Base time allocation

So, as a basis, algorithms tries to divide all remaining time roughly using the following time distribution (x axis is move number):
To control the shape of that curve, the following parameters are used:

  • --time-curve-peak (=26 by default)
    At which move this curve has it's maximum (in example above it's 40)
  • --time-curve-left=82
    How "wide" is side to the left of the peak
  • --time-curve-right=74
    How "wide" is side to the right of the peak
When algorithms has to compute "base time" for the current move, it takes all1) remaining time (including all1) time from future increments), divides it proportionally to time curve values for all1) remaeining moves, and what the current move gets is the time used as a base.

all1) means either "time/moves till control", for games where it exists, e.g. games where time is added every 40 moves, or 50 moves from the current move if time is not added.

Futile search aversion

With all other features off that's how time allocation would look like. But we have other features. The most important of those is "futile search aversion", which used to be called "smart pruning".

The Monte-Carlo Tree Search algorithm that Leela uses works as a sequence of so called "visits" to move variants. When time is over, the move with highest number of visits used to play.
It may happen, that when the time is nearly over, some of moves have so few visits, so they are guaranteed not to overtake the currently leading move. In this case it's better not to allow any visits to such moves and spend more on ones which still can theoretically lead to another decision.

That's what --futile-search-aversion=1 does. It's also possible to make it slightly more than 1 (in which case Leela will stop considering unpromising moves slightly earlier) or less than 1 (in which case even after it's theoretically impossible for a move to overtake a leader, it will still try a bit).

Remaining number of visits is estimated from remaining time and current nps. When nps is not stable, this estimation may be wrong.
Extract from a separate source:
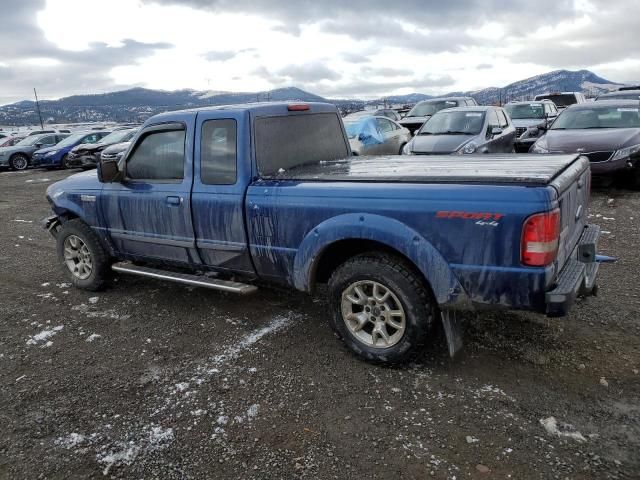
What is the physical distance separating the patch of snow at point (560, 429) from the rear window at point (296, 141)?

Because of that even "theoretically impossible" moves may sometimes happen.

When all moves (except one which leading now) are considered unpromising, the search stops earlier, without using all the budgeted time.
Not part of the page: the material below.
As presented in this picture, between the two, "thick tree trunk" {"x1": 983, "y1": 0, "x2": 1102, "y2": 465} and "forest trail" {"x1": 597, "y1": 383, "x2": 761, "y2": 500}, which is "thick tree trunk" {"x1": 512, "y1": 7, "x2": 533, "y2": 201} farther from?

Current value for --futile-search-aversion is 1.33

Slowmover

As I wrote above, due to futile search aversion, search doesn't use all of the budgeted time.
More precisely, it can take up to (1 + value-of-futile-search-aversion-flag) times less time.
To compensate for that, there is a --slowmover flag, which just multiplies the budgeted time for a move by a constant. Currently --slowmover is 2.4.

Ponder

Ponder is Leela's ability to think during opponent's time. Unlike most of other engines, which think about one opponent's move, Leela thinks about all of them. Leela thinks more about more likely moves though. During ponder futile search aversion is not active (as there is no way to predict how much more is left to think).

Because of ponder, it often happens that right after the opponent's move, the position is already well thought, and Leela sees that within the budgeted time there is no way to change move. Because of that, she may think much less than (budgeted-time / (1 + value-of-futile-search-aversion-flag)), and in fact it often moves immediately.

It is true that all default parameters were never tweaked with ponder on, and it's likely that they are not optimal.
It's also suspected, that as nps is slower in the first moments of the search, Leela underestimates the amount of work that it can do within budgeted time, and futile-search-aversion triggers too early.

Move overhead

That's just a fixed time which is subtracted from a budgeted time, to compensate for different technical (e.g. network) delays. Currently it's 100ms by default.
But it turns out, that other engines treat this value differently. In v0.17, Leela thinks that it will lose that time for each of "all1)" remaing moves, but apparently it's more correctly to make this value mean "total lost time for the rest of the game". This will be changed in v0.18.